VCONST04500 - Zero-rating major interest grants after a non-residential conversion: is the building the subject of a ‘non-residential conversion’: conversions of buildings that already contain a residential part
Major interest grants in converted buildings that contain a part that was previously residential are not normally zero-rated.
The exception is where the additional dwelling or dwellings created by the conversion is contained entirely within a part of the building that was previously non-residential. Zero-rating is limited to the grant in that part.
There is no provision for such grants to be apportioned. The decision in Calam Vale Ltd (VTD 16869) confirms this. The Tribunal stated:
…if you take a four-storey office block with a wide frontage and a caretakers flat occupying the whole of the attics and convert that block vertically into four town houses (each incorporating a quarter of the attic) you will get no relief; if you convert it horizontally into four flats, leaving the attics untouched, you will get relief… Equity would suggest that there should be apportionment; the Act, whether inadvertently or by design, makes no provision for this.
The relevant legal provisions are different for grants in dwellings compared to grants in buildings (or parts of a building) intended for use solely for a ‘relevant residential’ purpose.

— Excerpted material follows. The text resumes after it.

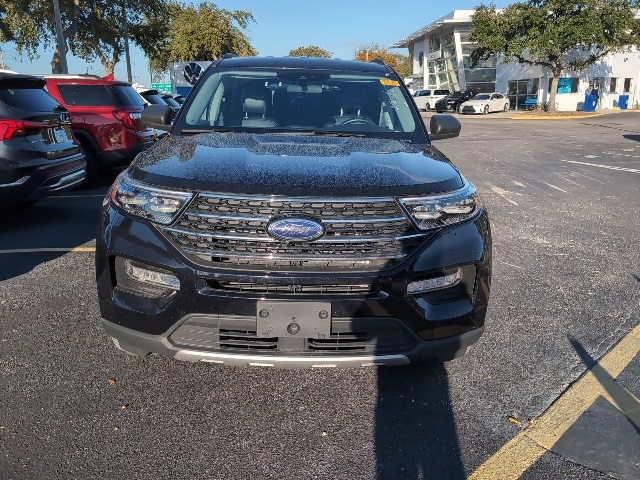 2023 Ford Explorer XLT 2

For grants in dwellings the relevant legal provision is in the Value Added Tax Act 1994, Schedule 8, Group 5, Note 9.
Note 9 works in the following way:
Step | Issue | Action |
---|---|---|
1 | Does the building, as a whole, contain residential and non-residential parts? | Yes, go to step 2. No, then the building is either wholly ‘non-residential’ or wholly residential and Note 9 does not apply. |
2 | Does the conversion of the building create an additional dwelling or dwellings? (By additional, we mean increasing numbers from one or more but not from zero to one or more) | Yes, then relief is available for the dwelling or dwellings created entirely within the non-residential part. No, then no relief is available. |
The Court of Appeal in Ivor Jacobs ([2005] STC 1518) supports having to compare the number of dwellings in the whole of the building pre-conversion with the number post-conversion. LJ Ward said of Note 9 that:
In my judgment, Note 9 has to be construed so that the result of the conversion is to create in the building an additional dwelling or dwellings.
For grants in a building (or part of a building) converted for use solely for a ‘relevant residential purpose’ the provision is Item 1(b) (VCONST04200).